SUPPLIED TEXT Start Marker

Birth of Beatrix Potter
The author was born on 28 July 1866.
The announcement in 2016 that the new 50p coin would feature Peter Rabbit was a tribute to the author of some of the best-loved stories for children that have ever been written. Her own lonely childhood may have helped to inspire them. Her parents, Rupert and Helen Potter, both inherited plenty of money. They moved in artistic circles and she was their first child, born in a smart new London house in South Kensington. Rupert Potter was a successful lawyer, an admired amateur photographer and a close friend of the painter John Everett Millais. Looked after by nannies, Beatrix seems to have known few other children until her brother Bertram was born when she was five.
The two children saw far more of the servants than they did of their parents, though they did encourage them from an early age to try their hands at drawing and painting. Their numerous pets at home included rabbits, mice and bats, as well as a hedgehog, and they collected butterflies and other insects. Both children became keenly interested in studying animals and birds. Bertram was sent away to boarding school, but Beatrix was kept at home to be educated by a succession of governesses. It seems significant that when, aged 14 or so, she started to keep a diary she wrote it in code, so that nobody else in the family would be able to understand it.
As a small child Beatrix’s nanny was a Scot who believed in fairies and witches and Beatrix loved the idea of fairies. The nanny read Uncle Tom’s Cabin to Beatrix and she gradually taught herself to read on Rob Roy, Ivanhoe and other novels by Sir Walter Scott. She seldom left the house, but the nanny did take her for walks in Kensington Gardens. In summertime the Potters would take a family holiday in Scotland or in the Lake District and the children would take some of their pets along.
By the age of 16 Beatrix had developed a keen interest in fungi. In her early twenties she began to produce detailed paintings of them and in 1897, aged 26 and still living at home with her parents, a paper by her on the germination of the spores of a variety of mushroom was read to the Linnean Society, though not by her. As a woman she was not allowed into the building, which infuriated her.
By this time she was sending illustrated letters telling stories to the small children of her last governess, Annie Moore. One of the stories, sent that same year, was about four little rabbits called Flopsy, Mopsy, Cottontail and Peter. It would be the basis of Beatrix’s first book, with the illustrations in black and white, which after several publishers had turned it down she published at her own expense in 1901. It was taken up by Frederick Warne & Co, who with difficulty persuaded her to redo the illustrations in colour and brought it out the following year as The Tale of Peter Rabbit. The book’s delightful simplicity and charm made it instantly a huge success.

SUPPLIED TEXT End Marker

# ASSIGNED TASK A
Repeat part of the Beatrix Potter piece word for word, beginning at the words that contain "The two children" and stopping after "to understand it.".
# ASSIGNED TASK B
Go on with the Beatrix Potter piece, starting right after its last sentence.
The rows after this line are separate material, not part of the Beatrix Potter piece.

DATA EXTRACTS Start Marker

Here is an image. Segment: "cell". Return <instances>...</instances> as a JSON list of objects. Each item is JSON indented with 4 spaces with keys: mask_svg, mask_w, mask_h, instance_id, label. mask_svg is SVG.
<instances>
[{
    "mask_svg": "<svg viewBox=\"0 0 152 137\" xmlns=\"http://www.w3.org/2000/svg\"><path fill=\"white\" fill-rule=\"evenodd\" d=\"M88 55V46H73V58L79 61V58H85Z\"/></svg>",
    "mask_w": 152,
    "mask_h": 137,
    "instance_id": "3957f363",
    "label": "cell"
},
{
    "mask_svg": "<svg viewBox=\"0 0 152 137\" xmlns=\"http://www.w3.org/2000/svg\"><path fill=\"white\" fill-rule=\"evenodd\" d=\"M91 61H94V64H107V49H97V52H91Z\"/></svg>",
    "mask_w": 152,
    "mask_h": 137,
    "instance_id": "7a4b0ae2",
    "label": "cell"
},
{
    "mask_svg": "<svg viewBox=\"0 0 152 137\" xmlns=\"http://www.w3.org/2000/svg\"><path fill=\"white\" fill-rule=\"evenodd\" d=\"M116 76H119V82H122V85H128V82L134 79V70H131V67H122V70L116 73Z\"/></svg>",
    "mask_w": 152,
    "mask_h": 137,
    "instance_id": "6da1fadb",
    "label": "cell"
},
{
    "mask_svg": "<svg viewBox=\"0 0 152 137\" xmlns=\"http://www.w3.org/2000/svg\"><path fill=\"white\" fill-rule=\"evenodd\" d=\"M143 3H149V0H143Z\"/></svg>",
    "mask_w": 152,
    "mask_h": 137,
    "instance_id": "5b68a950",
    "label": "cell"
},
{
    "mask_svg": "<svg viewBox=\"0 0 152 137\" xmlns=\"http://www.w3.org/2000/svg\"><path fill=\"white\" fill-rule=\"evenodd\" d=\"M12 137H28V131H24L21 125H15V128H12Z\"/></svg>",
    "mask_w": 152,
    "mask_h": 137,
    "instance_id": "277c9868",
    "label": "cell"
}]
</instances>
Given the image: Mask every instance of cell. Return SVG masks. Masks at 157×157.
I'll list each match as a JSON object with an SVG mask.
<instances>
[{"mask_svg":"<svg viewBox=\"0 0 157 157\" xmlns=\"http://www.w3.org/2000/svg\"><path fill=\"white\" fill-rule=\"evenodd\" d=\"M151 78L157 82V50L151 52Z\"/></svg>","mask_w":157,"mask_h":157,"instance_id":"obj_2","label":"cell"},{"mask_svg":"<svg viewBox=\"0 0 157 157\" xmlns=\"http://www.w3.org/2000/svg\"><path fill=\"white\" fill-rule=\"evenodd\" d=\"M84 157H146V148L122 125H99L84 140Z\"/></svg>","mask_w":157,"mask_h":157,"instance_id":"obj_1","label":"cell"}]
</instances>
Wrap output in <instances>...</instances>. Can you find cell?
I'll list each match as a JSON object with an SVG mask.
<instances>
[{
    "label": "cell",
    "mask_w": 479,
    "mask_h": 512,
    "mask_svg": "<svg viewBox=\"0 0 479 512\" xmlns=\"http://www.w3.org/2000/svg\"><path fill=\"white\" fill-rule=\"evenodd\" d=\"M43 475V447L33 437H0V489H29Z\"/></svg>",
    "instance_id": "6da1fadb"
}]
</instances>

DATA EXTRACTS End Marker

# ANSWER A
The two children saw far more of the servants than they did of their parents, though they did encourage them from an early age to try their hands at drawing and painting. Their numerous pets at home included rabbits, mice and bats, as well as a hedgehog, and they collected butterflies and other insects. Both children became keenly interested in studying animals and birds. Bertram was sent away to boarding school, but Beatrix was kept at home to be educated by a succession of governesses. It seems significant that when, aged 14 or so, she started to keep a diary she wrote it in code, so that nobody else in the family would be able to understand it.

# ANSWER B
From 1902 to 1913 Beatrix wrote and illustrated the tales of a host of engaging characters, who included Squirrel Nutkin, Benjamin Bunny, Mrs Tiggy-Winkle, Mr Jeremy Fisher, Jemima Puddle-Duck, the Flopsy Bunnies and Pigling Bland. The books earned her plentiful money in royalties and she grew out of her parents’ control. She disregarded their fierce opposition to her engagement in 1905, when she was 38, to Norman Warne, her publisher’s younger brother, because he was ‘in trade’, but he died only a few weeks later. She soon acquired a farm called Hill Top in the Lake District, which she bought with her own money, and at the age of 47 in 1913 she married her local solicitor, William Heelis. They lived close by at Castle Cottage in Near Sawrey, while she concentrated on breeding prize-winning Herdwick sheep and building up her Lake District property interests. She was a devoted supporter of the fledgling National Trust and used her money and her local contacts to acquire estates for the Trust to prevent them being bought by property developers and so stop the countryside being spoiled. Now a formidably tough character, she was a key figure in the conservation of the Lake District.
When Beatrix Potter died in 1943, aged 77, of a heart attack following bronchitis, she was cremated and her ashes were scattered on her land by her Hill Top Farm manager. She bequeathed Hill Top Farm and Castle Cottage to the National Trust, which has preserved the property as it was in her time. Her stories sell millions of copies a year to this day.